La montée des eaux est attribuée à l’augmentation des précipitations en amont du fleuve, notamment en Guinée et au Mali. À cela s’ajoute la gestion des barrages de Diama et de Manantali. Cette situation met en péril les habitations, les cultures et les infrastructures locales déjà fragiles. À Mboyo, les populations avaient anticipé en érigeant une digue de fortune pour freiner l’avancée des eaux. Mais sur place, les craintes de débordement restent vives. «Pour le moment, nous n’avons pas constaté de dégâts. Mais l’eau avance à un rythme incroyable et nous craignons qu’elle ne détruise la digue », renseigne un habitant de Mboyo. Angoisse et inquiétude chez les populations La situation est identique à Diama Alwaly, à quelques encablures de Mboyo.
Ces localités, situées dans l’île à Morphil, avaient connu des inondations sans précédent l’année dernière. Plusieurs familles avaient rejoint le Diéry, la partie sud du fleuve Sénégal, moins exposée aux crues. Partout dans le département, les populations sont en alerte. Les autorités locales, en coordination avec la Direction de la protection civile et l’Omvs (Organisation pour la mise en valeur du fleuve Sénégal), ont été mobilisées pour surveiller l’évolution du niveau du fleuve et prendre les mesures nécessaires. Des évacuations préventives pourraient même être envisagées si la tendance se poursuit. Les lâchers d’eau, un mal nécessaire Dans les villages riverains, les habitants sollicitent l’État du Sénégal et appellent les structures chargées de la gestion des eaux à plus de réactivité. « Nous avons besoin de solutions urgentes, mais aussi durables.

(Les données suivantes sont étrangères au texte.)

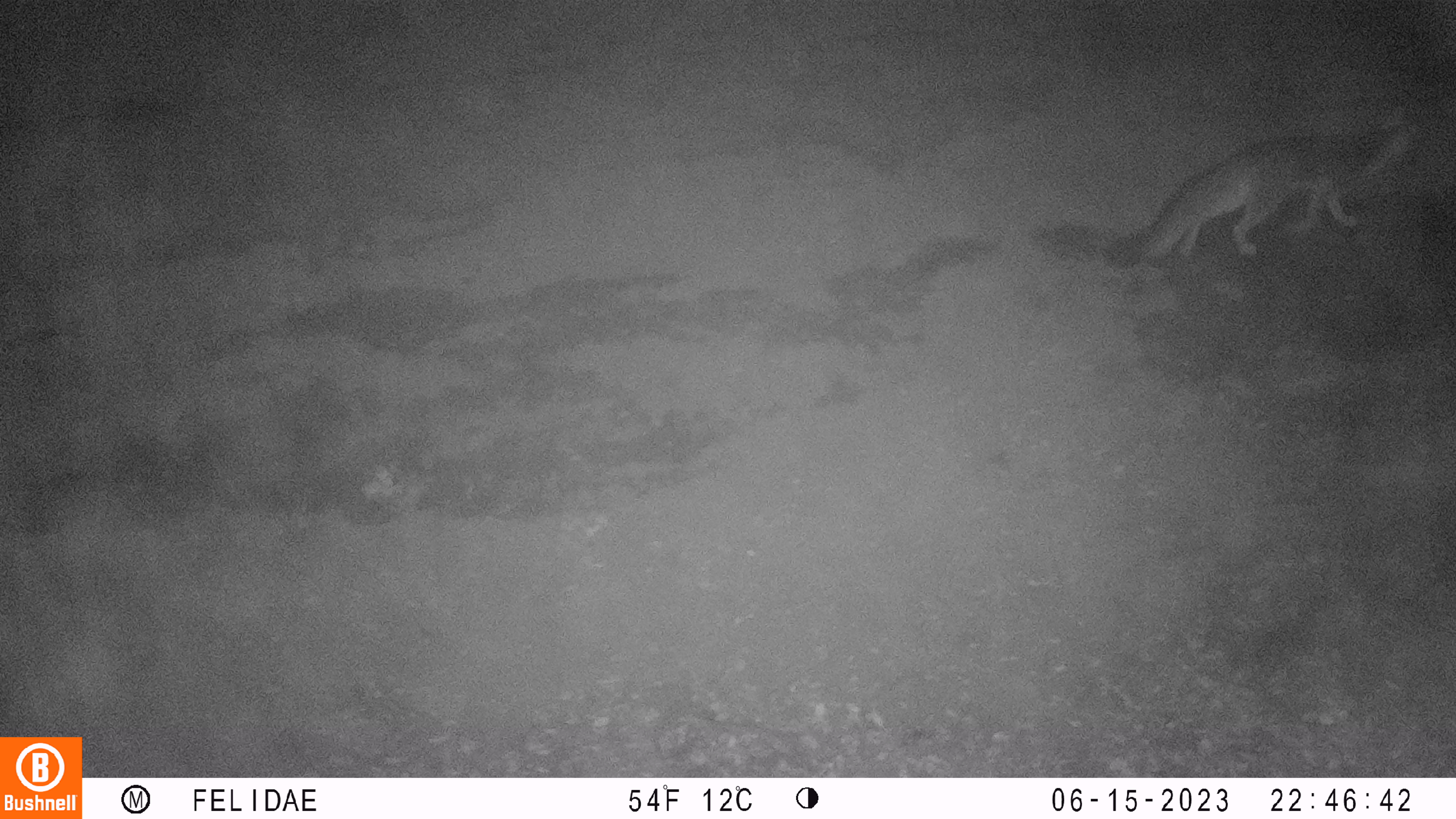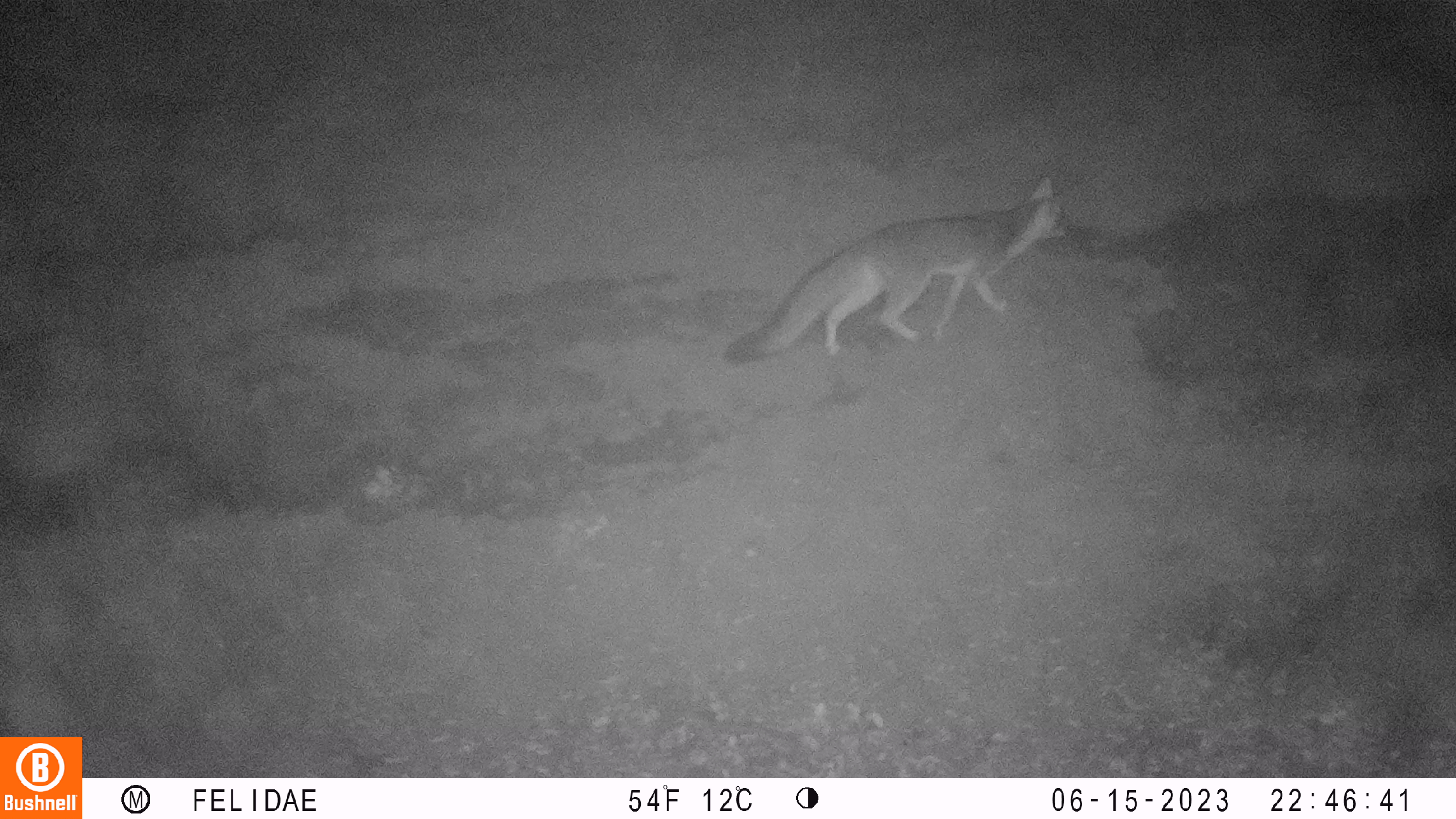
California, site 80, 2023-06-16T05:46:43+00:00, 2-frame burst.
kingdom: Animalia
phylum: Chordata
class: Mammalia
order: Carnivora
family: Canidae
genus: Urocyon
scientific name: Urocyon cinereoargenteus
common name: gray fox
Gray fox (Urocyon cinereoargenteus).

Chaque année, c’est la même peur qui revient. Il est temps de trouver une alternative à cette situation », déplore le chef de village de Guédé Village. Les prochaines heures s’annoncent critiques, car elles coïncident avec les lâchers d’eau du réservoir du barrage de Manantali. Situé au Mali, ce barrage régule le cours du fleuve Sénégal à travers le Bafing, l’un de ses principaux affluents. Lorsque le réservoir atteint sa cote normale de gestion, fixée à 208,05 m, des lâchers d’eau sont autorisés. Selon les spécialistes, cette manœuvre est nécessaire pour éviter des débordements ou d’autres dégâts structurels. Ces énormes quantités d’eau vont s’ajouter aux pluies, augmentant ainsi le volume d’eau à gérer en aval. Et les conséquences sont lourdes pour le département, situé dans les zones riveraines. L’agriculture de décrue, les rizières et les périmètres irrigués sont directement affectés. Autre conséquence dans cette partie nord du pays : la mobilité devient réduite, voire impossible, dans de nombreux villages. Routes et pistes sont coupées, devenant impraticables. La pirogue devient ainsi le moyen de transport par excellence dans plusieurs hameaux.